“It is difficult to have an IDP status whilst civil society is not properly developed. After the armed conflict of 1990s, IDPs’ integration into the rest of society has been one of the main problems in the country. Non-IDP community believed – it was a group of people – “refugees”, who have come from somewhere. I think, this negative opinion about IDPs is still a problem,” said Anuna Bukia.

Early in 1990s, people from Abkhazia and Tskhinvali region internally displaced as a result of armed conflicts in Georgia. According to the data from December, 2009, estimated number of IDPs from Abkhazia and Tskhinvali region was over 251 000 that made about 6% of the Georgian population.
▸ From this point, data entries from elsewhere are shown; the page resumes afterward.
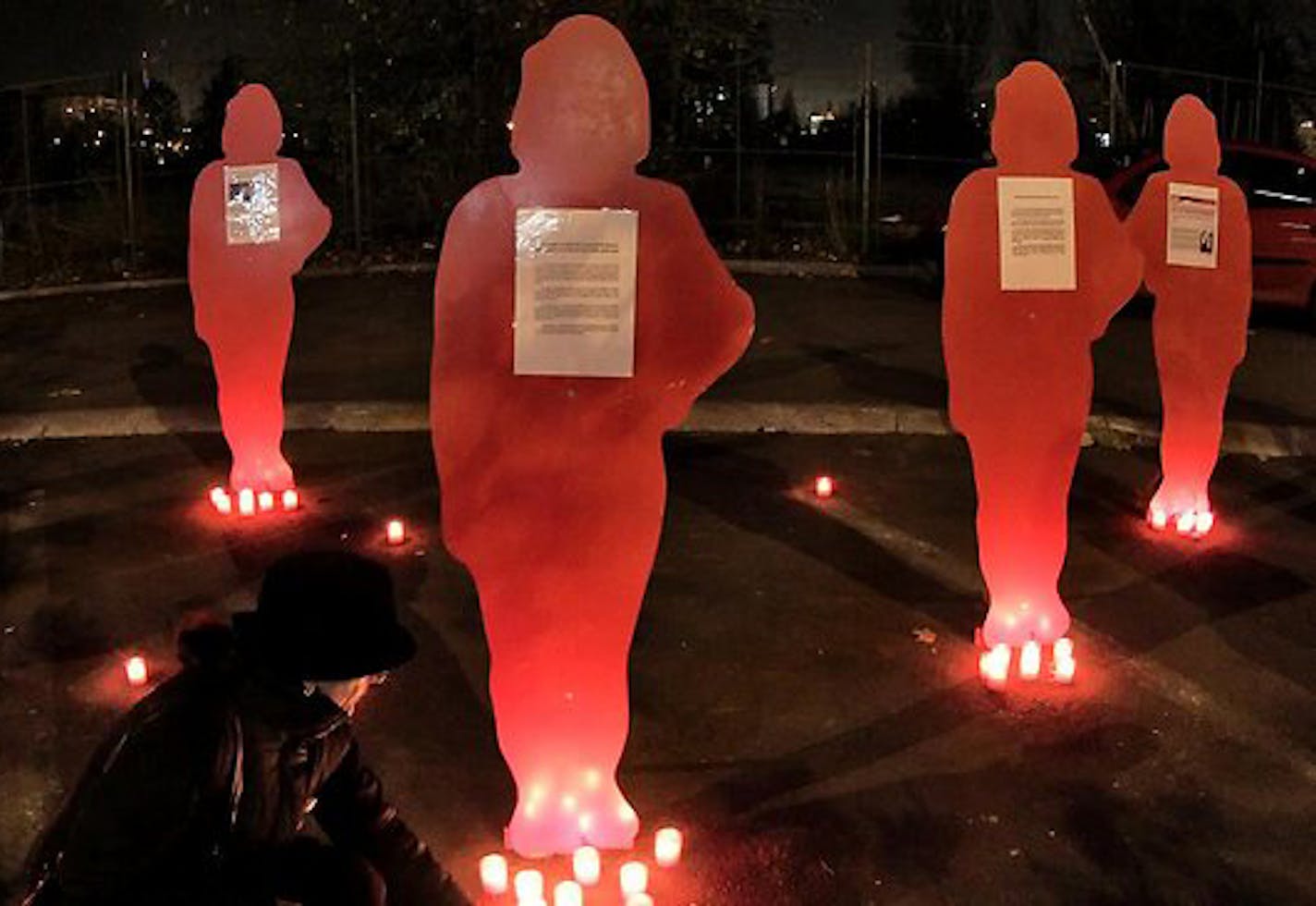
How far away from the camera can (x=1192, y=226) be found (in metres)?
7.28

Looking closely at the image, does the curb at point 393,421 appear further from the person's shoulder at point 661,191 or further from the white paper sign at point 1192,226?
the person's shoulder at point 661,191

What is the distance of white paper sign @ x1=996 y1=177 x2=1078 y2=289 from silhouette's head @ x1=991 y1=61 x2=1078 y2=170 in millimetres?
126

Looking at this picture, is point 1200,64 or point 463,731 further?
point 1200,64

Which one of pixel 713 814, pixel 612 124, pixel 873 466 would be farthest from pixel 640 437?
pixel 873 466

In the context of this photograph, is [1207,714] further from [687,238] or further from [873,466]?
[873,466]

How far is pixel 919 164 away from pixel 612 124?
642 inches

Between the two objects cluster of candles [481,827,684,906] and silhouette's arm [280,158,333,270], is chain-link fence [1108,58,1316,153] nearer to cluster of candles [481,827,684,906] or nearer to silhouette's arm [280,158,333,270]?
silhouette's arm [280,158,333,270]

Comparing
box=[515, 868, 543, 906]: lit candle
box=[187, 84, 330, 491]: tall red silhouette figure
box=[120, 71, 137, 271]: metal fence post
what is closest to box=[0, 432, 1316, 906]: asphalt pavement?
box=[515, 868, 543, 906]: lit candle

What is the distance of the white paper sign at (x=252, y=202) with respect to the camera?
7828 millimetres

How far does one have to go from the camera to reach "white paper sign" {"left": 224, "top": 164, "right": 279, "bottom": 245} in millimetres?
7828

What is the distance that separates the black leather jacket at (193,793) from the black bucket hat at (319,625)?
5cm

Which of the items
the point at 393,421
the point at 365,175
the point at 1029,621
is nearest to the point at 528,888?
the point at 1029,621

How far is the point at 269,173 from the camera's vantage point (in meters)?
7.83

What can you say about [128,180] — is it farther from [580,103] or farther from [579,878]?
[579,878]
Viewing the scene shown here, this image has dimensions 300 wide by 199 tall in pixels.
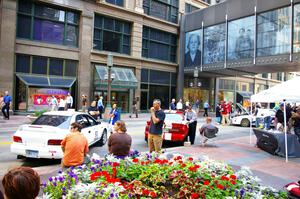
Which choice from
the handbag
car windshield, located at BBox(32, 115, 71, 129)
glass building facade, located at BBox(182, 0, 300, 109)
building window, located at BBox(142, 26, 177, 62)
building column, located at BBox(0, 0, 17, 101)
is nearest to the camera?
the handbag

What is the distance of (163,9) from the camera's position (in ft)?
116

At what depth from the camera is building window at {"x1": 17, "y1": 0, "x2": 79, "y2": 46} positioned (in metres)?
24.3

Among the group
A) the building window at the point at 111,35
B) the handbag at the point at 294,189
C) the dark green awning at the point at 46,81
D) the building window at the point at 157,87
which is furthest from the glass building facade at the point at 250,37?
the handbag at the point at 294,189

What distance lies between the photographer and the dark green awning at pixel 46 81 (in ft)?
78.0

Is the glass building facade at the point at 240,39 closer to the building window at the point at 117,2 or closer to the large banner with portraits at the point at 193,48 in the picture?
the large banner with portraits at the point at 193,48

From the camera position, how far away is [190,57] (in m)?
35.7

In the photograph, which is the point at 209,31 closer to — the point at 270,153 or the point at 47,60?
the point at 47,60

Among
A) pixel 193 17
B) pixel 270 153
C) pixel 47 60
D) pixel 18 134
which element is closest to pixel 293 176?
pixel 270 153

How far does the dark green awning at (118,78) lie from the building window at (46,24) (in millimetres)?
3422

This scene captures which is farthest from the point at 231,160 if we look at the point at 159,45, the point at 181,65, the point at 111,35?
the point at 181,65

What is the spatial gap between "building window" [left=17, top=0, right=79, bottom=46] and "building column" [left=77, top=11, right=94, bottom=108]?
2.38 ft

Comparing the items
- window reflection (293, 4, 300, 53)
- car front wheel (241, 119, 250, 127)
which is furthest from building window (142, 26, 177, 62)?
window reflection (293, 4, 300, 53)

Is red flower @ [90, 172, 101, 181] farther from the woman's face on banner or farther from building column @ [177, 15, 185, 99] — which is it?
building column @ [177, 15, 185, 99]

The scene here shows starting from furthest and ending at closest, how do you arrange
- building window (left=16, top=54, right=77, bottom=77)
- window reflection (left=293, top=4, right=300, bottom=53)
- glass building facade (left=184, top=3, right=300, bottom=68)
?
glass building facade (left=184, top=3, right=300, bottom=68)
window reflection (left=293, top=4, right=300, bottom=53)
building window (left=16, top=54, right=77, bottom=77)
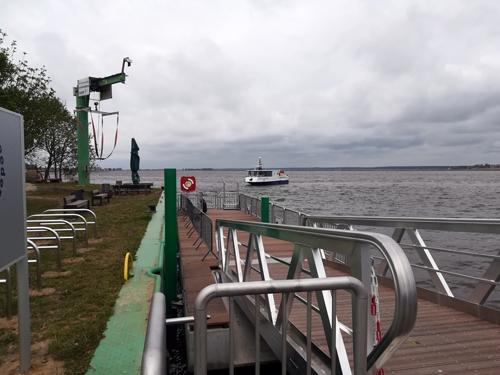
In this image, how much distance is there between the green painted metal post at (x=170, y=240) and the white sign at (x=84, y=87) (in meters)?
29.6

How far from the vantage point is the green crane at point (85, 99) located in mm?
32638

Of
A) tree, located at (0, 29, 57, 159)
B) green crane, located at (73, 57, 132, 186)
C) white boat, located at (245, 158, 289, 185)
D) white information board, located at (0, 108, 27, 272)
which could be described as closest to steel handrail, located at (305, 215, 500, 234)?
white information board, located at (0, 108, 27, 272)

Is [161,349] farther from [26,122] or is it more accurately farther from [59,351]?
[26,122]

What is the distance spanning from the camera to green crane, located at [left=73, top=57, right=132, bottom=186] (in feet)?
107

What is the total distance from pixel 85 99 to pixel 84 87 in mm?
1647

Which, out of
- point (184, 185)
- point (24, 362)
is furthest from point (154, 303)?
point (184, 185)

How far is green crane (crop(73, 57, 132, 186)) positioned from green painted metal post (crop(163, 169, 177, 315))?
27346mm

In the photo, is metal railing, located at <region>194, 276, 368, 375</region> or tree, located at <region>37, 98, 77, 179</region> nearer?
metal railing, located at <region>194, 276, 368, 375</region>

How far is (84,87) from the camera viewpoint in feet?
109

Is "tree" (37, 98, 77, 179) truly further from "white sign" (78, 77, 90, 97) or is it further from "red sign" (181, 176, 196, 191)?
"red sign" (181, 176, 196, 191)

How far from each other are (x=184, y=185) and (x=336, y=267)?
307 inches

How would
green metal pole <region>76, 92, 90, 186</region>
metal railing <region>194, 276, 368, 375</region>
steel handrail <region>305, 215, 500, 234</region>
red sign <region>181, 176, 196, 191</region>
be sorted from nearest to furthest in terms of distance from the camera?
metal railing <region>194, 276, 368, 375</region> → steel handrail <region>305, 215, 500, 234</region> → red sign <region>181, 176, 196, 191</region> → green metal pole <region>76, 92, 90, 186</region>

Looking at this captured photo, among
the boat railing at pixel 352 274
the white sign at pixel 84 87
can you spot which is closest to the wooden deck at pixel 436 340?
the boat railing at pixel 352 274

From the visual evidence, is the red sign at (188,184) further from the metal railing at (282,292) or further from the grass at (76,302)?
the metal railing at (282,292)
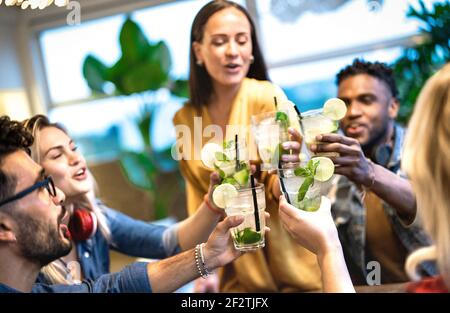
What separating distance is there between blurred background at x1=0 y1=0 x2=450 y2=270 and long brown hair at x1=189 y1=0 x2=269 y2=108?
0.07 ft

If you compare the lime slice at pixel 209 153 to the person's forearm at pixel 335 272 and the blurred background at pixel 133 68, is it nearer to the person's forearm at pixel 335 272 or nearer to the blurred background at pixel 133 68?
the blurred background at pixel 133 68

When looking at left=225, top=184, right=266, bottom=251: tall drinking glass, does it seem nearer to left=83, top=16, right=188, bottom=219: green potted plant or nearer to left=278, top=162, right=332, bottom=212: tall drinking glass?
left=278, top=162, right=332, bottom=212: tall drinking glass

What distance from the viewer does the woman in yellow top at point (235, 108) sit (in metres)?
1.66

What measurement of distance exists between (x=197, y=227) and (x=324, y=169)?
43 cm

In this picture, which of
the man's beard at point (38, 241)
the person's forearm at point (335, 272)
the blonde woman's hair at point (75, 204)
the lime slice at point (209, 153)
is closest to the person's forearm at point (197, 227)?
the lime slice at point (209, 153)

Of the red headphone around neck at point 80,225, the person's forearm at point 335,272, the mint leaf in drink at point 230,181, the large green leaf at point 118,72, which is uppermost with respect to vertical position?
the large green leaf at point 118,72

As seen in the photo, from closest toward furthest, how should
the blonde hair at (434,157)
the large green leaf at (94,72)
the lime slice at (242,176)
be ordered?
the blonde hair at (434,157), the lime slice at (242,176), the large green leaf at (94,72)

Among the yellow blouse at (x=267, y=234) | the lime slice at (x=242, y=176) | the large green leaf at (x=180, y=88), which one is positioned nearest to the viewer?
the lime slice at (x=242, y=176)

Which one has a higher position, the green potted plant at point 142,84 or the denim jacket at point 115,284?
the green potted plant at point 142,84

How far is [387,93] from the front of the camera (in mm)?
1584

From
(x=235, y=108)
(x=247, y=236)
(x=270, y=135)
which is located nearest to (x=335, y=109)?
(x=270, y=135)

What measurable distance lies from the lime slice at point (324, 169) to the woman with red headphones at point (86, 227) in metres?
0.40
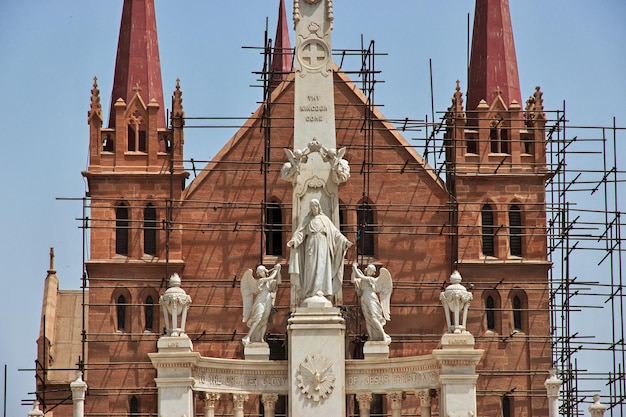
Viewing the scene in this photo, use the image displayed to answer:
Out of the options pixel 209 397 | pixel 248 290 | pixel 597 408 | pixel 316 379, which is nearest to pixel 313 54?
pixel 248 290

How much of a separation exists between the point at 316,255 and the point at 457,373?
4751 mm

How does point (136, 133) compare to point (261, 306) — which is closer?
point (261, 306)

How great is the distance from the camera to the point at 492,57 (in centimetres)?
7788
After the Russian-Georgian armed conflict of 2008, their number increased at 26 000.

Representatives of nongovernmental organizations working on IDPs’ issues state that alongside social and economic problems, IDPs have to cope with general negative feelings towards them.

Stigmatization of IDPs and general negative feeling about IDPs can be easily observed in terms and phrases used by the society with regard to this group of people. In Georgia, IDPs are often referred as refugees. This word has acquired quite negative context not to speak its wrong usage (refugee is a person migrated outside the country as a result of the conflict).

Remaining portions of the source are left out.